You also either need an official Chrome build or use the --disable-in-process-stack-traces switch (see the previous question).

Build Questions

Should we be building with "-g", "-ggdb", or "-ggdb2"?

Use "-g". We used to build with "-ggdb" just to be more explicit about what cros_generate_breakpad_symbols expects; however, WebKit currently relies on it being "-g" if we want to remove its debug symbols. davidjames@ did the work to figure out that "-g" and "-ggdb" are the same for the GNU compiler we're currently using, so he could switch Chrome to building with "-g". To be consistent, we might as well build everything with "-g". As of 11/10/2011 no other packages had been modified to use the new option yet, but this is the direction we'd like to go in.

Reference: https://gerrit.chromium.org/gerrit/11462

Technical Details

Can my program catch SIGSEGV without screwing up crash_reporter?
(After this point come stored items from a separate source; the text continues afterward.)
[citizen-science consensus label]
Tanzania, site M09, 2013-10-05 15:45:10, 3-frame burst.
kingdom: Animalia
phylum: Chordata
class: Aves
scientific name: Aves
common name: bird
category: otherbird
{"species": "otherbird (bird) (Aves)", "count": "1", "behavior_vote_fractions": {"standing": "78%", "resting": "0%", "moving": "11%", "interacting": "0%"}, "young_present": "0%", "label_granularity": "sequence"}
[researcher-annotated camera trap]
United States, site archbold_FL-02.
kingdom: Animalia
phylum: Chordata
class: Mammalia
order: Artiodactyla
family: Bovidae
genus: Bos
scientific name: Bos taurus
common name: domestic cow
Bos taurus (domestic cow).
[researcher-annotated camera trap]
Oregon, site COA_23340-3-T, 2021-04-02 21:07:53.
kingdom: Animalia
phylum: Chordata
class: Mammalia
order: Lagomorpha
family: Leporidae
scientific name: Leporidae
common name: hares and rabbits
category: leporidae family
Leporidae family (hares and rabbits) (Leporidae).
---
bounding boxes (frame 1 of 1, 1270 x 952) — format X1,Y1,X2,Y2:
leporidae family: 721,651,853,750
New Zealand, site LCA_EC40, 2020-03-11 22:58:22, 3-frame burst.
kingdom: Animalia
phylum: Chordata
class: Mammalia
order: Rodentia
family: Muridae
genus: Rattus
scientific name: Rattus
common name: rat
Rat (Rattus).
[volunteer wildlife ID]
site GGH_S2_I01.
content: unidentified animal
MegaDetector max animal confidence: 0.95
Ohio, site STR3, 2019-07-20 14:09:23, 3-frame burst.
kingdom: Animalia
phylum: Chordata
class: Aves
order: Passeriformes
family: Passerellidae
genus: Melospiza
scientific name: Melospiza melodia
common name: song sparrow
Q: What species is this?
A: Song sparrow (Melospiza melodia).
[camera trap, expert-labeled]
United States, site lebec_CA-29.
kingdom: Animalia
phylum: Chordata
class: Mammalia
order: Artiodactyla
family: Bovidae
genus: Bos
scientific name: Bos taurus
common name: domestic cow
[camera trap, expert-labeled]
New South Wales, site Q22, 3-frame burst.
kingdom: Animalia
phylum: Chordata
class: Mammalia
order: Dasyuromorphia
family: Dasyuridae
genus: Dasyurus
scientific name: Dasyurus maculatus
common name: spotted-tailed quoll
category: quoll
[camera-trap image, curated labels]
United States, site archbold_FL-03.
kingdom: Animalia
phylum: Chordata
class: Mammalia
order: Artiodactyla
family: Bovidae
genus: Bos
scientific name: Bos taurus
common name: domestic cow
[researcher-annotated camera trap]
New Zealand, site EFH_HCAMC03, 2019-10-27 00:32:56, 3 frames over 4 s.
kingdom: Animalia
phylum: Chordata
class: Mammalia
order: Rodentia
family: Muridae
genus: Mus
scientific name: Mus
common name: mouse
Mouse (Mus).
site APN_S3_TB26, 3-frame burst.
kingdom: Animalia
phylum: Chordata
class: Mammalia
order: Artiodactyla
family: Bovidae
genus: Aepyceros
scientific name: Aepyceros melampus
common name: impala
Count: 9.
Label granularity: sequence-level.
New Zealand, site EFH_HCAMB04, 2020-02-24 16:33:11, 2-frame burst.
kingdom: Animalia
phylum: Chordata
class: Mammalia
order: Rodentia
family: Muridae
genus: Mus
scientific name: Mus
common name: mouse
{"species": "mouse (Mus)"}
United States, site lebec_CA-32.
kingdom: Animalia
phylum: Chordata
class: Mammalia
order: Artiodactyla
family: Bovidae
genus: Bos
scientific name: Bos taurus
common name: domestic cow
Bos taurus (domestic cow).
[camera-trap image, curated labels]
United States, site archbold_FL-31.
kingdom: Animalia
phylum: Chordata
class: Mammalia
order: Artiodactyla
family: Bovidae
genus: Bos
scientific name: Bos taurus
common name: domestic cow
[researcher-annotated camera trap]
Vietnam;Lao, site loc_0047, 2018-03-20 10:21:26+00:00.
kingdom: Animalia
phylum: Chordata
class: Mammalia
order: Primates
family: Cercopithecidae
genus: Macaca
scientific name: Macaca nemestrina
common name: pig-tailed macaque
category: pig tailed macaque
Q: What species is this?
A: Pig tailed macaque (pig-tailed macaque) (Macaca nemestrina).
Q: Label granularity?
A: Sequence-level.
Note: This discussion focuses on SIGSEGV, but it applies to all signals that the kernel creates coredumps for (e.g. SIGQUIT, SIGILL, SIGABRT, etc...).

Yes. Normally, if you don't catch SIGSEGV, the kernel will default to spawning crash_reporter for the crash. If you catch SIGSEGV, then what happens depends on how the segfault was sent and how you handle it. If the signal was sent to your process by someone (e.g. using the kill command) then, after your signal handler runs, your program will continue where it left off. If the segfault was caused by something like an actual bad memory access (e.g. "*(char *)0x0 = 1") then, after your signal handler runs, the signal could simply be sent again (assuming your signal handler didn't change the runtime environment so as to "fix" the source of the segfault). Chances are you don't want to just return normally from your signal handler, though; in the second scenario you could easily end up with an infinite loop.

If you want to bypass crash_reporter, you should be able to just call _exit() from your handler (normally you want _exit() rather than exit() as the latter will run atexit() hooks which could themselves could cause problems in a signal handler context). In both scenarios that will bypass the kernel's handling of the SIGSEGV. However, if you want crash_reporter to still run after your handler finishes, you have to do two different things in order to handle both scenarios. For the case where your program caused a segfault, you'll want to set the SIGSEGV handler back to what it was before -- so that when the signal is sent again it's handled as if you had no handler. In C this is done with signal(SIGSEGV, SIG_DFL). For the case where your program was explicitly sent a signal by someone else, you'll have to re-send the signal to yourself. You should be able to do this by just calling kill() directly within your handler. Note that this should work without changing the SIGSEGV handler back because the signal will still have been masked until your handler returns (i.e. that's done in case your handler were to segfault). You can determine which scenario you're in by checking the si_pid field of the siginfo_t struct your handler is sent.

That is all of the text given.